WORK TO COMPLETE: Would you transcribe the whole listing exactly and drop its images?

RAW DATA:
_ _ _ _

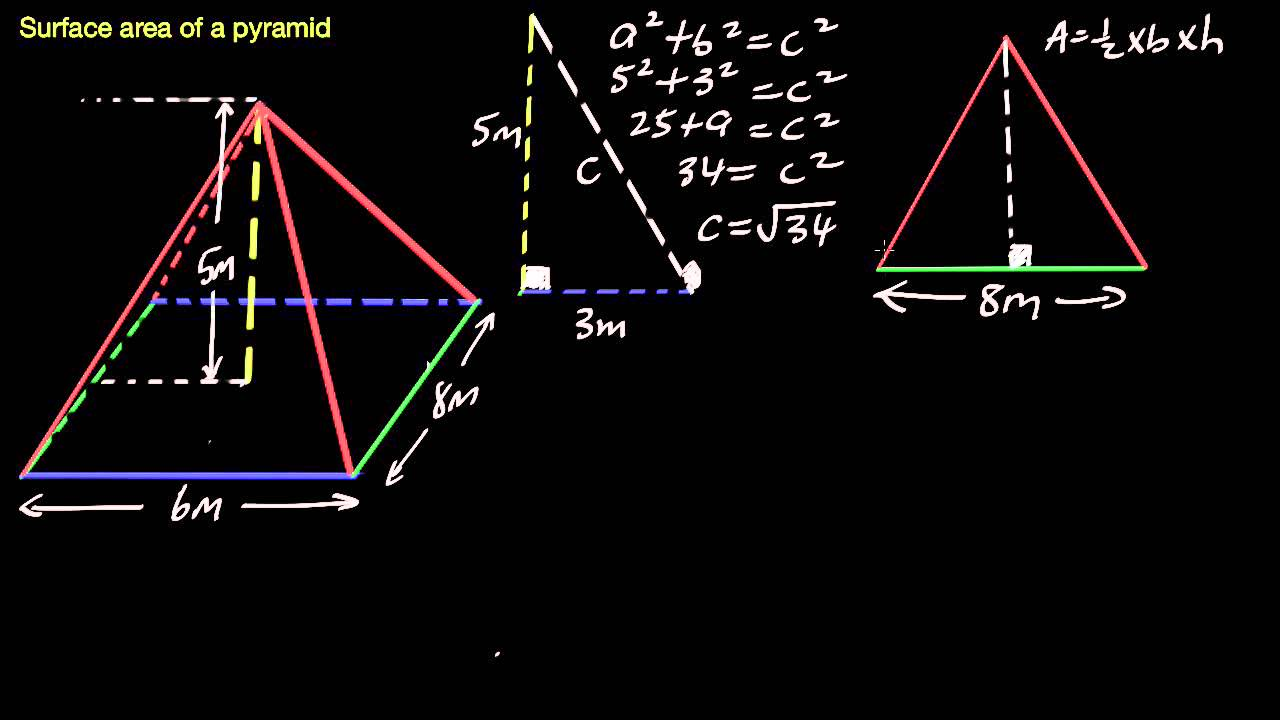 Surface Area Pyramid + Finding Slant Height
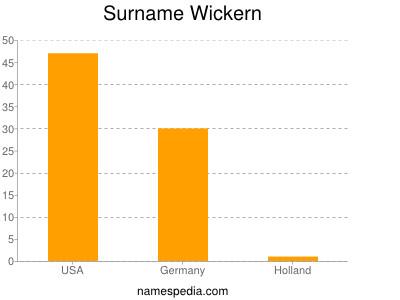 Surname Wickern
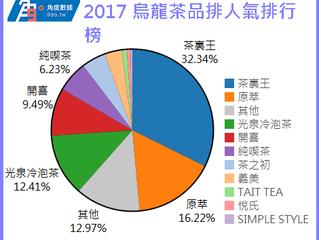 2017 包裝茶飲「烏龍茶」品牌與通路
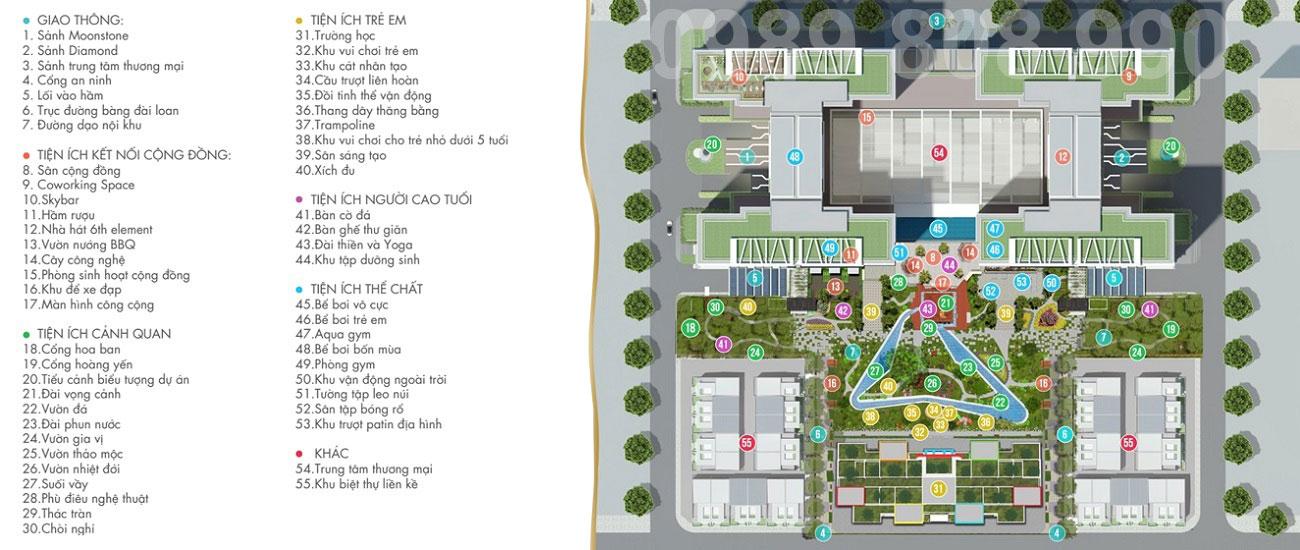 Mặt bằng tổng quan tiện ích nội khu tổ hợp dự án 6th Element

_ _ _ _

EXERCISE RESULT:
 Surface Area Pyramid + Finding Slant Height
 Surname Wickern
 2017 包裝茶飲「烏龍茶」品牌與通路
 Mặt bằng tổng quan tiện ích nội khu tổ hợp dự án 6th Element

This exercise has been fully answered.